Short exercise 1: Set down, word for word, the stretch of the locktorture commit messages from "torture_type=mutex_lock nwriters_stress=0 nreaders_stress=1" through "during module init.".
Short exercise 2: For each statement below, say yes or no to whether it agrees with the locktorture commit messages, and quote the words that decide it: (a) When a locktorture run gets a bad kvm.sh argument, the test complains to the console. (b) After a lock_torture_init()-time error, the commit lets the run continue for the full time set by the --duration argument. (c) Exclusive locks have readlock support.

Passage to read:
☆ ☆ ☆
Signed-off-by: Paul E. McKenney <paulmck@kernel.org>

locktorture: Prevent hangs for invalid arguments

If an locktorture torture-test run is given a bad kvm.sh argument, the
test will complain to the console, which is good.  What is bad is that
from the user's perspective, it will just hang for the time specified
by the --duration argument.  This commit therefore forces an immediate
kernel shutdown if a lock_torture_init()-time error occurs, thus avoiding
the appearance of a hang.  It also forces a console splat in this case
to clearly indicate the presence of an error.

Signed-off-by: Paul E. McKenney <paulmck@kernel.org>

locktorture: Ignore nreaders_stress if no readlock support

Exclusive locks do not have readlock support, which means that a
locktorture run with the following module parameters will do nothing:

torture_type=mutex_lock nwriters_stress=0 nreaders_stress=1

This commit therefore rejects this combination for exclusive locks by
returning -EINVAL during module init.
☆ ☆ ☆
Scene-based reasoning records:
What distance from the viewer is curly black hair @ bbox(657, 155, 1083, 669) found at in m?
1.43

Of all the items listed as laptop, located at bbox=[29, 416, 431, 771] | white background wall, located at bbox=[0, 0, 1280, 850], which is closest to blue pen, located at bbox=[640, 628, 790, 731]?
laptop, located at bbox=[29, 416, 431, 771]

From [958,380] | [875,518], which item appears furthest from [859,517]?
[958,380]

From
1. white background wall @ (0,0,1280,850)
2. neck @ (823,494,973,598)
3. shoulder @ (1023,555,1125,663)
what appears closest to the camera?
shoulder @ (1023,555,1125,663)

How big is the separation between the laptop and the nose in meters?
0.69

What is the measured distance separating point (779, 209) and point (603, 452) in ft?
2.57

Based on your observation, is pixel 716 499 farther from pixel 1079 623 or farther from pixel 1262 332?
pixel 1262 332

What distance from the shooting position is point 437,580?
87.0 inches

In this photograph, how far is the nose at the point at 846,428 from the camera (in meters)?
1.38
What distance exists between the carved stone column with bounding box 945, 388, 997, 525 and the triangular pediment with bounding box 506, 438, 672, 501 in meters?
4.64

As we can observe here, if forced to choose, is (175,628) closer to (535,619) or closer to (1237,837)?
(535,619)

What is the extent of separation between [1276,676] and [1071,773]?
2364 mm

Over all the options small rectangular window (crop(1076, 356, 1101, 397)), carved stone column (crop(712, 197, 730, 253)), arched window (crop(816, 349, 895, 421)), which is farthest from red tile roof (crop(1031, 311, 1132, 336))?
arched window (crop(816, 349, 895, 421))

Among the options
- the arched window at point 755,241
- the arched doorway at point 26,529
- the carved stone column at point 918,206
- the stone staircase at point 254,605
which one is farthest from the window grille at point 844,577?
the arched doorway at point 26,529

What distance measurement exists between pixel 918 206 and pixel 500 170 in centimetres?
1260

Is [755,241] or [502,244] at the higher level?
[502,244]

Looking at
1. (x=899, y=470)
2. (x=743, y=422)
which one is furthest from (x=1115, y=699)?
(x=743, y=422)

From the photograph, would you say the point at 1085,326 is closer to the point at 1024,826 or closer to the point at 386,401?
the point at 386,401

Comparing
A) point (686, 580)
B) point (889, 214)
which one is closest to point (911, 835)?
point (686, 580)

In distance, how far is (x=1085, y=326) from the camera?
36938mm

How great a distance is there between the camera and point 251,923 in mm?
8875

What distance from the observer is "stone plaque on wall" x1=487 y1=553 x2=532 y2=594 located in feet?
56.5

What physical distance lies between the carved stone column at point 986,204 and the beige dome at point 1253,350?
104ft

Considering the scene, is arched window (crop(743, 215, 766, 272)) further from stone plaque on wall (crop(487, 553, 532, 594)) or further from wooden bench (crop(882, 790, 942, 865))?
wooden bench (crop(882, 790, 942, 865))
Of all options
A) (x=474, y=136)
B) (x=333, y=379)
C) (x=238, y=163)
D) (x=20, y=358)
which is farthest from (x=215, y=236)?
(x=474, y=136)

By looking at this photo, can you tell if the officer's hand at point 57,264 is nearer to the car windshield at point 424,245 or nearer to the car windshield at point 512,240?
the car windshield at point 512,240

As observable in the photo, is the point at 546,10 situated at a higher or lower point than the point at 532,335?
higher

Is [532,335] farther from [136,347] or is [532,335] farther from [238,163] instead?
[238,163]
☆ ☆ ☆
Output 1:
torture_type=mutex_lock nwriters_stress=0 nreaders_stress=1

This commit therefore rejects this combination for exclusive locks by
returning -EINVAL during module init.

Output 2:
(a) Yes: "the test will complain to the console, which is good."
(b) No: "This commit therefore forces an immediate kernel shutdown if a lock_torture_init()-time error occurs"
(c) No: "Exclusive locks do not have readlock support"